ISL: Optimal Policy Learning With Optimal Exploration-Exploitation Trade-Off

# ISL: Optimal Policy Learning With Optimal Exploration-Exploitation Trade-Off

Lucas Cassano
Department of Electrical Engineering
University of California, Los Angeles
Los Angeles, CA 90095-1594
cassanolucas@ucla.edu
&Ali H. Sayed
School of Engineering
École Polytechnique Fédérale de Lausanne
Lausanne, Switzerland CH-1015
ali.sayed@epfl.ch
The author is also with the Institute of Electrical Engineering at EPFL. Alternative address lucas.cassano@epfl.ch.
###### Abstract

Traditionally, off-policy learning algorithms (such as Q-learning) and exploration schemes have been derived separately. Often times, the exploration-exploitation dilemma being addressed through heuristics. In this article we show that both the learning equations and the exploration-exploitation strategy can be derived in tandem as the solution to a unique and well-posed optimization problem whose minimization leads to the optimal value function. We present a new algorithm following this idea. The algorithm is of the gradient type (and therefore has good convergence properties even when used in conjunction with function approximators such as neural networks); it is off-policy; and it specifies both the update equations and the strategy to address the exploration-exploitation dilemma. To the best of our knowledge, this is the first algorithm that has these properties.

**Aim A**
According to the ISL abstract, what kind of algorithm is the new one, giving it good convergence even with function approximators such as neural networks?
**Aim B**
Turn the paragraph of the ISL abstract that begins "Traditionally, off-policy learning algorithms" into a short bulleted list of its main facts.
The data is separate material with no connection to the ISL abstract.

**Material provided**

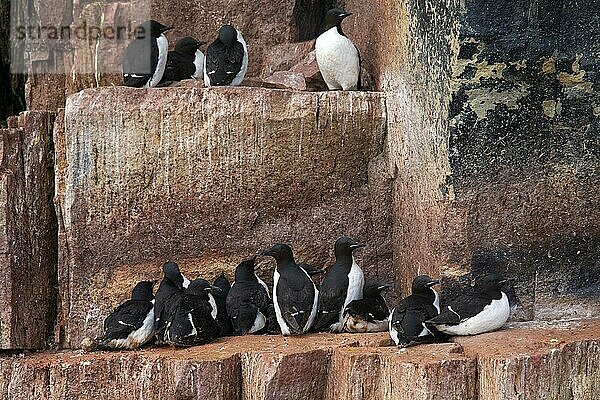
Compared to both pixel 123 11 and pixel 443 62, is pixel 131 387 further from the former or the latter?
pixel 123 11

**Correct response A**
It is of the gradient type.

**Correct response B**
- Off-policy learning algorithms (such as Q-learning) and exploration schemes have traditionally been derived separately, with the exploration-exploitation dilemma often handled through heuristics.
- The article shows that the learning equations and the exploration-exploitation strategy can be derived together as the solution to one well-posed optimization problem whose minimization leads to the optimal value function.
- A new algorithm based on this idea is presented.
- It is of the gradient type, so it has good convergence properties even with function approximators such as neural networks.
- It is off-policy.
- It specifies both the update equations and the exploration-exploitation strategy.
- To the authors' knowledge, it is the first algorithm with these properties.